That said I am open to algae and other sources of biodiesel also. The more different sources we can use the better.

Last edited by a moderator: May 3, 2017
17. Jan 30, 2008

### wolram

http://www.independent.co.uk/news/science/new-power-generation-alternative-energy-sourc [Broken]

Seems the big boys are getting in on the act.

Meanwhile, in Hawaii, the petroleum giant Shell has more immediate plans. Its ingenious system aims to produce biodiesel from pond scum. It might sound outlandish, but algae has become something of a buzzword in future-fuel circles. If Shell, the first oil major to invest in algal oils, can show the technique to be a viable alternative to standard diesel and existing biofuels, algal fuels could soon appear on a forecourt near you.

Last edited by a moderator: May 3, 2017
18. Jan 30, 2008

### Ivan Seeking

Staff Emeritus
No matter how this pans out, the high energy density of biodiesel as compared to ethanol - about 1.5 times higher - and the fact that it can be used in existing diesel and [with modifications] aircraft engines, and the fact that diesel engines are more efficient than existing IC engines means that BD is needed in large quantities for many years to come.

But again, one of the huge benefits of algae is that it can be used for waste remediation [industrial, agricultural, and municipal] and then used to produce fuel. In essense we have the potential to make a profit by cleaning-up environmental disasters. For example, nitrogen from agricultural runoff kills lakes and streams, but algae loves it!

Last edited: Jan 30, 2008
19. Jan 30, 2008

### mheslep

Its not the nitrogen that kills. The N spawns accelerated plant growth that in turn takes oxygen from the water, its the lack of O2 that kills.

20. Jan 30, 2008

### DrClapeyron

I am thin on why watered down diesel fuel production involves the earth sciences. Yall certainly have a wholesale issue grasp, so may I assume the earth science relationion has something to do with available water resources, which if the production plants are built close to large water reserves like say on the texas gulf coast no problem unfolds.

□ □ □

Work instruction 1:
Can you arrange the six entries below as a JSON list of strings, one string per entry, with the pictures left out?

□ □ □

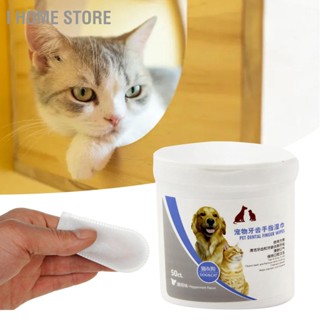 I Home Store ผ้าเช็ดทำความสะอาดฟันสุนัขขจัดคราบหินปูนและแคลคูลัส Pet Dental Care Finger Wipes สำหรับแมวและสุนัข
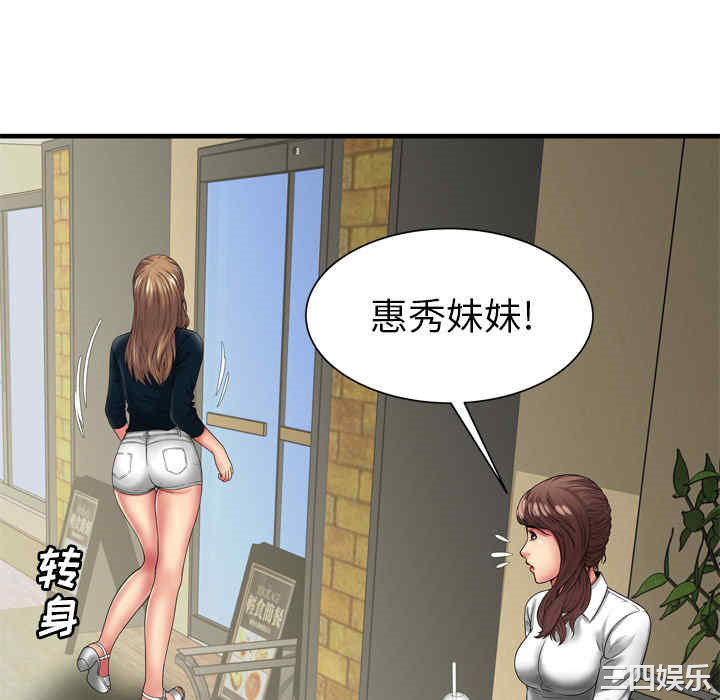 韩国漫画恋上闺蜜的爸爸韩漫_恋上闺蜜的爸爸-第37话在线免费阅读-韩国漫画-第34张图片
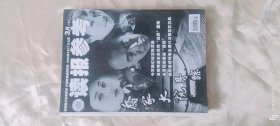 《读报参考》（旬刊  2006年3月下）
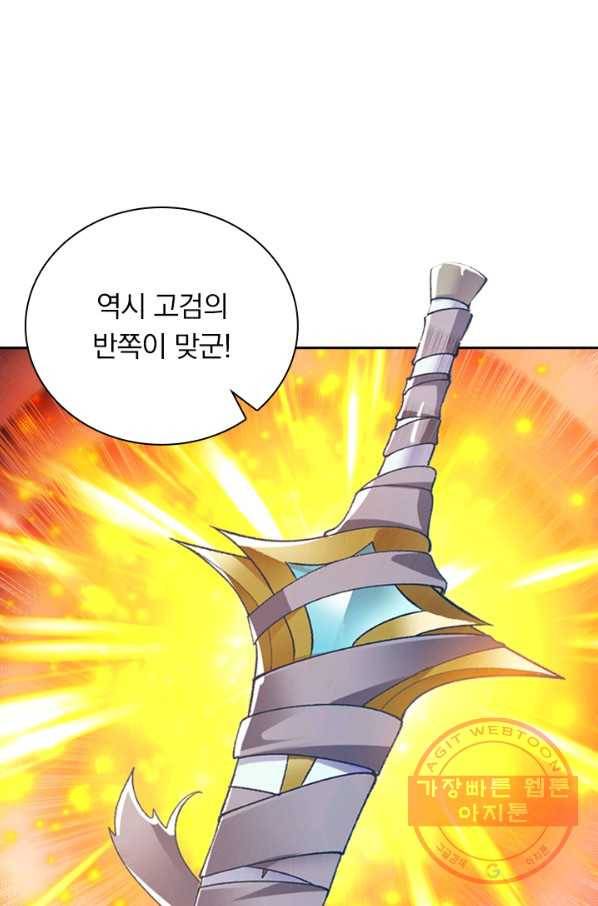 영검존 430화 41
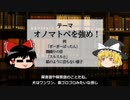 【幻聴文庫劇団】瓜子姫のあとがき【ゆっくり文庫リスペクト】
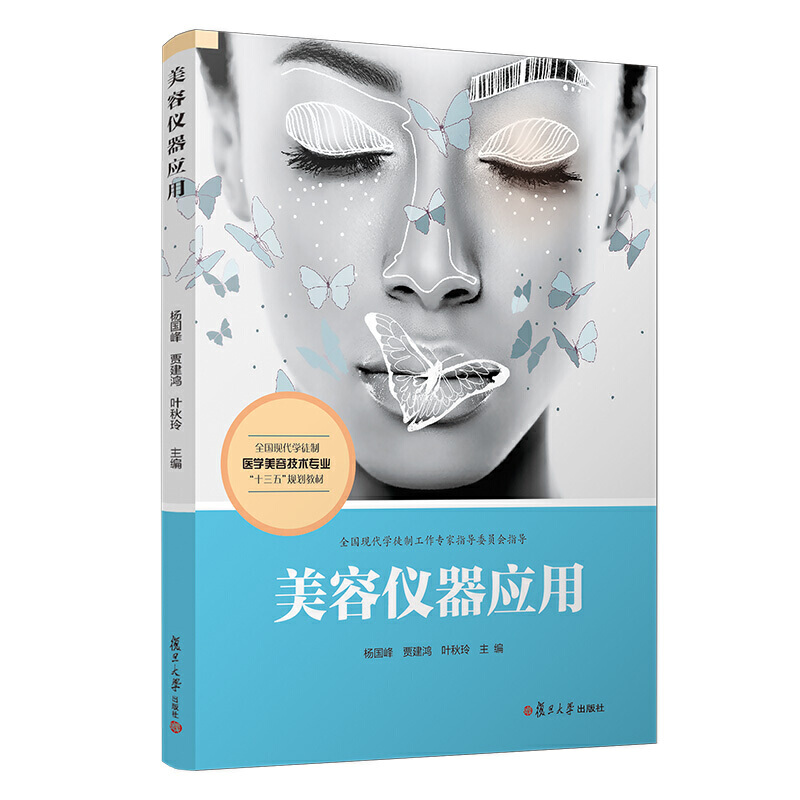 ݃x(yng)ãȫF(xin)Wͽt(y)Wݼg(sh)I(y)ʮ塱Ҏ(gu)̲ģ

□ □ □

Work instruction 2:
Answer these questions about the biodiesel forum thread:
(a) How many times higher is biodiesel's energy density than ethanol's?
(b) Where does Shell plan to produce biodiesel from pond scum?
(c) According to mheslep, what actually kills lakes and streams?

Expected answer 1:
[
  " I Home Store ผ้าเช็ดทำความสะอาดฟันสุนัขขจัดคราบหินปูนและแคลคูลัส Pet Dental Care Finger Wipes สำหรับแมวและสุนัข",
  " 韩国漫画恋上闺蜜的爸爸韩漫_恋上闺蜜的爸爸-第37话在线免费阅读-韩国漫画-第34张图片",
  " 《读报参考》（旬刊  2006年3月下）",
  " 영검존 430화 41",
  " 【幻聴文庫劇団】瓜子姫のあとがき【ゆっくり文庫リスペクト】",
  " ݃x(yng)ãȫF(xin)Wͽt(y)Wݼg(sh)I(y)ʮ塱Ҏ(gu)̲ģ"
]

Expected answer 2:
(a) About 1.5 times higher.
(b) In Hawaii.
(c) The lack of oxygen (O2) in the water.